Non fa a tempo a sciogliersi una formazione con questo altisonante moniker - parliamo del prog symphonic combo nipponico guidato dal geniale Hizaki - che subito arriva qualcuno a raccoglierne l’imponente eredità. Dunque: la press note in nostro possesso ci dice che “sono wave quanto basta”, noi diciamo che non sono wave per niente; e per fortuna, considerata la “lieve” ed “impercettibile” saturazione del mercato. Parliamo dei Versailles, formazione nata dall’incontro tra due musicisti militanti altrove quali Damiano (tra i tanti, Maria Antonietta) e Manu (tra i tanti, Scanners) al lavoro su un garage rock in lo-fi sparato su ruvide creste alternative.
In realtà, magari quel pizzico di malizia wave c’è nell’immaginario della band e nel titolo di un’opera, “1976-1991”, che sembra indicare la nascita e la morte del genere – perlomeno nella sua forma più pura.

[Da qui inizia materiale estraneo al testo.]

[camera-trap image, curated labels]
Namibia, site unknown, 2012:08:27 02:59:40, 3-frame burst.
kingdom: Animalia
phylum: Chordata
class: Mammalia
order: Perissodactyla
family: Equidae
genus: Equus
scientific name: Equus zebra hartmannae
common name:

Ma bastano le note di chitarra dell’iniziale “Uh! Uh! Ah!” per essere catapultati in un mondo rock assai poco oscuro e maggiormente incline ad atmosfere molto USA (“Intro”), oppure su cantilene distorte che fanno molto scazzo punk pop from the ‘90s (“HVS”, “Mare Nero”).
Più The Hives che White Stripes – per manifesta mancanza di nervo soul e derive tanto schizoidi quanto geniali in fase di composizione – i Versailles confezionano il classico disco di mestiere di cui non si può per nulla parlare male, ma di cui non si riesce nemmeno a dire troppo bene. Gli estimatori del genere devono assolutamente concedere l’interesse necessario a capire se l’invito a corte dei Nostri è di quelli a cui rispondere con entusiasmo, magari portando con sé alla festa qualche amico.